Nik Wallenda has become the first man to walk across the Grand Canyon on a tightrope – without a safety harness or net.

The daredevil was greeted with cheers as he crossed the high wire 457 metres above the Little Colorado River Gorge.

It was 22 minutes and 54 seconds of pure terror, with the event broadcast live around the world.

After he completed the walk, the “King of the High Wire, got on his knees and blew a kiss. “I did it,” he said, wiping his eyes and hugging his wife and children.

“It was way more windy and the movement of the cable and the side walls as I was walking were getting in the way and confusing,” he said afterwards.

It had taken “every bit of me to stay focused that entire time. My arms are aching like you wouldn’t believe”.

He added that his mouth was dry. “I feel like I walked in the desert for three weeks, not 20 minutes.”

The stunt comes a year after Wallenda traversed Niagara Falls earning a seventh Guinness world record. He used the same five-centimetre-thick cable he used to cross the falls.

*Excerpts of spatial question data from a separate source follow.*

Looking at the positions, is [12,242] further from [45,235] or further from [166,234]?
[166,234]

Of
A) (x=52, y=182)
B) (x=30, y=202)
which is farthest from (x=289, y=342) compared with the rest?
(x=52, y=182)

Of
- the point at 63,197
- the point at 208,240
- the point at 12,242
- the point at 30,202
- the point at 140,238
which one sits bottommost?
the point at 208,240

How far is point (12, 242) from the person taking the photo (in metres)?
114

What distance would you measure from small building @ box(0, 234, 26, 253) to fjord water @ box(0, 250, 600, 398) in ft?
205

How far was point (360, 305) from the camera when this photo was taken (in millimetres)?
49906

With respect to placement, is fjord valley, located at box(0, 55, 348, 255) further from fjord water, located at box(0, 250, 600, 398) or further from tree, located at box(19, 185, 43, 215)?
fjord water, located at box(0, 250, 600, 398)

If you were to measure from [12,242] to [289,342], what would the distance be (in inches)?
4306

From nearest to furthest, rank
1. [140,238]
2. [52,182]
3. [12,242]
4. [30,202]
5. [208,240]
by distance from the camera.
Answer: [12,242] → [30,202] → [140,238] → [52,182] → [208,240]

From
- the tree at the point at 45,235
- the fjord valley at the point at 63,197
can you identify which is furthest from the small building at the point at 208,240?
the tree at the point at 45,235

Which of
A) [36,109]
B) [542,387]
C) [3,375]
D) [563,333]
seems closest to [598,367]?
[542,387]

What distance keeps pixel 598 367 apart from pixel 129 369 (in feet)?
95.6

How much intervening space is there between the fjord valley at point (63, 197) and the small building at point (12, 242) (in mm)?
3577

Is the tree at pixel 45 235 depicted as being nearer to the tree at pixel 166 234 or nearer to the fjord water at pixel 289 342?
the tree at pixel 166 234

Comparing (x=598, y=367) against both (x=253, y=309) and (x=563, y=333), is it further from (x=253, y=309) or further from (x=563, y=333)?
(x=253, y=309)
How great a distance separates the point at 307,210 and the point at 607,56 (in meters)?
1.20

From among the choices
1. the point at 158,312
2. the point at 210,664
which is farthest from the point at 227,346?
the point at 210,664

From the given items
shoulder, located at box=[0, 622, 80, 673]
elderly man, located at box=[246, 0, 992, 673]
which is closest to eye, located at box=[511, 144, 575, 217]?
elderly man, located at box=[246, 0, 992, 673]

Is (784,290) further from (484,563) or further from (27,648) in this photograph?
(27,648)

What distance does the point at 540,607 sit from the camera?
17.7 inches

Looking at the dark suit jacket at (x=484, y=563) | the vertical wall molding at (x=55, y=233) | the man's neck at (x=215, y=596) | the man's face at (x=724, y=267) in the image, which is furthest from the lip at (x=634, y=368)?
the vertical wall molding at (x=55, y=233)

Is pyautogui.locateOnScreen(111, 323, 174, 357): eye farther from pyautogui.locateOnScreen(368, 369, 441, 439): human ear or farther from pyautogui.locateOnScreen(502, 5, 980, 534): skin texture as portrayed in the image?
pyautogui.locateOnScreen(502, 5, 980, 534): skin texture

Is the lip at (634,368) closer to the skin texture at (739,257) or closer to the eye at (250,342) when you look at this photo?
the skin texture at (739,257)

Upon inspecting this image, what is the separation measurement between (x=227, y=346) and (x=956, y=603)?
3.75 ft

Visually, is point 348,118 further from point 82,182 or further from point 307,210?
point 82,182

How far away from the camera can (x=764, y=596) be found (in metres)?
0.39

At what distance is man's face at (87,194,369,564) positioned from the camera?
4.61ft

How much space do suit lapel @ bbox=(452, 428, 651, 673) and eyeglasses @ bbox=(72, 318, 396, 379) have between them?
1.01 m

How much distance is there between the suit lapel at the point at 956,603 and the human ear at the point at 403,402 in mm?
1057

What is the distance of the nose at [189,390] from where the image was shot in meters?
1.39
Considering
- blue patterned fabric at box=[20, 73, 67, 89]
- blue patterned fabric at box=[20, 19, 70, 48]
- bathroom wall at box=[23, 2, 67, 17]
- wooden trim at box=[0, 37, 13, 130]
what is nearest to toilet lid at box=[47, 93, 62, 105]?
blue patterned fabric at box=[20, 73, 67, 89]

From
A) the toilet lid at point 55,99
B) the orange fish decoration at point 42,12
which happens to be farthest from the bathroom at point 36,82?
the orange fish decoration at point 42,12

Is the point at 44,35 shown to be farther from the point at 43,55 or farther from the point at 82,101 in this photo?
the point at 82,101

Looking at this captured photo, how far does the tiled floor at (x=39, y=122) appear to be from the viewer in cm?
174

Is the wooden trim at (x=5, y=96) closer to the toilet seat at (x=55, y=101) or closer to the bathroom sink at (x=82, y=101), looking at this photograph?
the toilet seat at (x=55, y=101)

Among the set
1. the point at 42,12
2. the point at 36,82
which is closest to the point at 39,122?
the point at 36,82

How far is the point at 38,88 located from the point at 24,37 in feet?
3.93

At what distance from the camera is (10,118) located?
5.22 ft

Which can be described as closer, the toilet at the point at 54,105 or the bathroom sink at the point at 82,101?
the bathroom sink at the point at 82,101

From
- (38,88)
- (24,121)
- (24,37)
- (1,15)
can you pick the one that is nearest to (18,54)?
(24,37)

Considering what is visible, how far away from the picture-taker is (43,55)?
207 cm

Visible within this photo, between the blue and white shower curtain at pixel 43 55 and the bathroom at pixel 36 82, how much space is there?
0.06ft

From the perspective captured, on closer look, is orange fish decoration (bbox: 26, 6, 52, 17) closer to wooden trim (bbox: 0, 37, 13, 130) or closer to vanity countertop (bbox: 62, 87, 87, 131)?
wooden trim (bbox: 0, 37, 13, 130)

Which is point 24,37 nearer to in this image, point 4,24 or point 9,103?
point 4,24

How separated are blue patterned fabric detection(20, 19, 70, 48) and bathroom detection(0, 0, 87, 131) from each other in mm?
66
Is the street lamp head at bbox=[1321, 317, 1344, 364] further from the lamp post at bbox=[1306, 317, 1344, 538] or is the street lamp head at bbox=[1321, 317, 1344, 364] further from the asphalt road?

Before stepping out onto the wire he said a prayer. He told reporters before he did the stunt that he would “give my wife and kids a hug and a kiss and tell them I’ll see them in a bit”.

When he stepped onto the high wire, he realised his shoes had dust on them, making them slippery. He repeated “Thank you Jesus” and “Praise you Jesus” during the walk and at one point asked God to help “calm the cable down”.

Wallenda is a seventh-generation high-wire artist and is part of the famous “Flying Wallendas” circus family – a clan that is no stranger to death-defying feats and great tragedy.

His great-grandfather, Karl Wallenda, fell during a performance in Puerto Rico and died at the age of 73. Several other family members, including a cousin and an uncle, have perished while performing wire walking stunts.

Nik Wallenda, who was born a year after his great-grandfather died, began wire walking at the age of 2, on a 60cm high stretched rope. He grew up performing with his family and has dreamed of crossing the Grand Canyon since he was a teenager.

French high-wire walker Philippe Petit had that same desire and set up a cable above the Little Colorado River, but Navajo officials said he never went through with the stunt and left his equipment there only to be taken down recently by Wallenda’s crew.

“I don’t understand why he didn’t,” Wallenda said. “It’s a site that works, makes sense. He clearly failed at it, so I want to do it successfully.”

In New Zealand, Wallenda’s walk was screened with a 10-second delay on the Discovery Channel. Wallenda was wearing two cameras, one looking down the mostly dry Little Colorado River bed and one facing straight ahead. His leather shoes with an elk-skin sole helped him keep a grip on the steel cable as he moved across.